Os maiores prêmios, no entanto, foram para a produção cearense, ''O Grão'', eleito melhor filme (premiação no valor de R$ 80 mil), além de melhor montagem; e para a paranaense ''Mistéryos'', de melhor direção para Beto Carminatti e Pedro Merege (R$ 110 mil, o maior prêmio dado em um festival do gênero no Brasil).
A consagração de ''Mistéryos'' dividiu opiniões. Metade do público vaiou e gritava o nome de Mojica, que saiu do evento com apenas um prêmio, de melhor direção de arte, para ''Encarnação do Demônio'' (além de um prêmio especial para o ator Rui Rezende, que interpreta o corcunda Bruno no novo filme de Zé do Caixão). Por outro lado, também houve vaias quando ''Mistéryos'' perdeu um prêmio, o de melhor ator - o público bradava por Carlos Vereza, mas quem levou foram Cláudio Gabriel e Sílvio Guindane, de ''Alucinados''.

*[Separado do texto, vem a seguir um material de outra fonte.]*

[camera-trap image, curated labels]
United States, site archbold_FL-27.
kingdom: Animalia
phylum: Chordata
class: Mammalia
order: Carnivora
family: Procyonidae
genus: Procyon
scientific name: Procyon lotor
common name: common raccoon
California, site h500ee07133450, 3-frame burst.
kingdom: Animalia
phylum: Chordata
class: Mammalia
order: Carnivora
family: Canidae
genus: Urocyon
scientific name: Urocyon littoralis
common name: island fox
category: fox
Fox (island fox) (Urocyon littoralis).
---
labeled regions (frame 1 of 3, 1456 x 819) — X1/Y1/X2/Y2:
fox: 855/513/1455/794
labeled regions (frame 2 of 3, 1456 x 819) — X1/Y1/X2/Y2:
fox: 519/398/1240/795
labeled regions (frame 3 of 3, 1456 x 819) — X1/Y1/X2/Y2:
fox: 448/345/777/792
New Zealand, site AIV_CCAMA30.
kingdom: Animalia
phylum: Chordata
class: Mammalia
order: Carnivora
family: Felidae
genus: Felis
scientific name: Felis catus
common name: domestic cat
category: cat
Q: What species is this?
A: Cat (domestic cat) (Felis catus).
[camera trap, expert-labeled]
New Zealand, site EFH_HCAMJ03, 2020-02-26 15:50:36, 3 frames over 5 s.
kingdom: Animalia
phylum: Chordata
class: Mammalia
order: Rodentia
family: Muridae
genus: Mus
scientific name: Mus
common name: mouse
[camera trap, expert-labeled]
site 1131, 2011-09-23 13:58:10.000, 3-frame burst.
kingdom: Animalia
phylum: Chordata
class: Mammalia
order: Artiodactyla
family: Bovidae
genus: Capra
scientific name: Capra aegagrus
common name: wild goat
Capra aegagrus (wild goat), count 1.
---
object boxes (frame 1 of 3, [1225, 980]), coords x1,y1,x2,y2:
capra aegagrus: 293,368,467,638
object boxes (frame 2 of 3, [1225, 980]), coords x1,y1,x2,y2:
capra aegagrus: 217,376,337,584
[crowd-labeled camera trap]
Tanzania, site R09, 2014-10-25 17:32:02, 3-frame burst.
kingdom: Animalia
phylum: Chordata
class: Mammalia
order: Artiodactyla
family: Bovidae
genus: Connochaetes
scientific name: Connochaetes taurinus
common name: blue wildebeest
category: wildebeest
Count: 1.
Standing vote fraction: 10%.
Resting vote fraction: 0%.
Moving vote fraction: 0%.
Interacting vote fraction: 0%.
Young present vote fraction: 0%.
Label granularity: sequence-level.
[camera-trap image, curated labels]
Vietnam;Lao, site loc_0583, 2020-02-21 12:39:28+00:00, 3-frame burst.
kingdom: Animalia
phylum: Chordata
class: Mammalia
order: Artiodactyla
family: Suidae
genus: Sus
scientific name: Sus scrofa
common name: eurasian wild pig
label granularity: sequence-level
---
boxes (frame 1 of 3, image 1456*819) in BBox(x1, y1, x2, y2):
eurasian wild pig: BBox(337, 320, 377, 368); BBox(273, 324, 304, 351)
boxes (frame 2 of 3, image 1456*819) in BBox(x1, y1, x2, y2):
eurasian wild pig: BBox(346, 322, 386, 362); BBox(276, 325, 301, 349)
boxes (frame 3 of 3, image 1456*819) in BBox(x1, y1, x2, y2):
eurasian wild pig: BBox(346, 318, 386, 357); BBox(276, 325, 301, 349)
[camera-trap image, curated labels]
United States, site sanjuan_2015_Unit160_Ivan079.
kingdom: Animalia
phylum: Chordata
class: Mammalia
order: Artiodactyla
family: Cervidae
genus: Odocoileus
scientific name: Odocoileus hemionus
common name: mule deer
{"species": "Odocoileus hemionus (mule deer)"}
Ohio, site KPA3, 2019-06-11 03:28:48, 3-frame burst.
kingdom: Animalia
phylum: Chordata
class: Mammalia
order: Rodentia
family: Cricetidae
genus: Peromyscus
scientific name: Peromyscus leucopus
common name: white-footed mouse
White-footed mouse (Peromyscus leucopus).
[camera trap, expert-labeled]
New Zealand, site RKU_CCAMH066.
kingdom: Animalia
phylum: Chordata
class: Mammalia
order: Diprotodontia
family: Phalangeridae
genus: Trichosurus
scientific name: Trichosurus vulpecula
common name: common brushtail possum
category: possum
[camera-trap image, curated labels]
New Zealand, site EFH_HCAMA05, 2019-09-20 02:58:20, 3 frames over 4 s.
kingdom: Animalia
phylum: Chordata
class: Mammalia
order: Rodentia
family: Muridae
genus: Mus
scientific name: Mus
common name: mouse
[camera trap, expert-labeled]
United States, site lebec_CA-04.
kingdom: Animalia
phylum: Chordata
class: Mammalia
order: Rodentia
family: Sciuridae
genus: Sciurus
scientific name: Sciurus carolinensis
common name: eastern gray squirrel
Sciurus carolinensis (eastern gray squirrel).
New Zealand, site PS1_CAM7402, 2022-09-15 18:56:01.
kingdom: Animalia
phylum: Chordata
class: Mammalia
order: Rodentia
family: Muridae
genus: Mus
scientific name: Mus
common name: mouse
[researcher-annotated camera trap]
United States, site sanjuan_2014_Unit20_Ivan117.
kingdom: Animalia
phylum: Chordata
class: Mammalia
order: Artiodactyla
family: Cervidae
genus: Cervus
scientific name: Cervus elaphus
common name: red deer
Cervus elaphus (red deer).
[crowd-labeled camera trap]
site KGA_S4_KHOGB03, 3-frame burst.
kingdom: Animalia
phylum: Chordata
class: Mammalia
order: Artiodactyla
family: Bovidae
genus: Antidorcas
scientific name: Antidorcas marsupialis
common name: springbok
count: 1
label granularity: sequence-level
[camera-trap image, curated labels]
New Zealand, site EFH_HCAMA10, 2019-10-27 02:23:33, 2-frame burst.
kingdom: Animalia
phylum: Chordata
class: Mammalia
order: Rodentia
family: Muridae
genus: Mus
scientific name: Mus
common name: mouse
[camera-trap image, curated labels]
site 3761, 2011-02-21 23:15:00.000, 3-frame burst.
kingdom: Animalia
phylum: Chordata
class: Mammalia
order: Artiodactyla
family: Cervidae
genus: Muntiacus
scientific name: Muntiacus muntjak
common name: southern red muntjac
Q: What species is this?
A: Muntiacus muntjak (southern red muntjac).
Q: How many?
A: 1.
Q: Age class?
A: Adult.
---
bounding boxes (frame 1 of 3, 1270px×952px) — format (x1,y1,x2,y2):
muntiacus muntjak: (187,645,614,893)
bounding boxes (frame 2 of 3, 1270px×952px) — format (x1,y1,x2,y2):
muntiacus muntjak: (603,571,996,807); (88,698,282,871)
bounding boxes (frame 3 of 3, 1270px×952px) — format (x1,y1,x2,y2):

Entre os latinos, o único premiado foi ''Villa'', por melhor roteiro. O filme do argentino Ezio Massa retrata a vida dos favelados em seu país . O londrinense Rodrigo Grota (dos curtas ''Booker Pittman'' e ''Satori Uso'', exibido como hour concours antes da cerimônia) recebeu o Prêmio Anníbal Requião, que contempla personalidades que se destacam no meio cultural.
Entre os curta-metragem, a animação ''Dossiê Rê Bordosa'', de Cesar Cabral, recebeu três prêmios, incluindo melhor curta pelo júri popular. ''Tira os óculos e recolhe o homem'', de André Sampaio, ganhou como melhor filme e melhor ator para Jards Macalé.
Nesta terceira edição, o festival cresceu, seja em número de produções exibidas (em longas, pulou de cinco para onze títulos, com curadoria exigente) quanto no valor das premiações. Teve seus méritos e defeitos. A presença de nomes populares como Selton Mello e José Mojica Marins foi um grande feito, que trouxe um aumento de público. No entanto, ainda é preciso uma divulgação mais direcionada, além de uma cobertura maior da imprensa nacional - fator importantíssimo para um festival como este se projetar. Mas para isso, é preciso mudar sua data, pois o evento coincide com o Festival do Rio, o que impossibilita os jornalistas de outros estados de comparecer.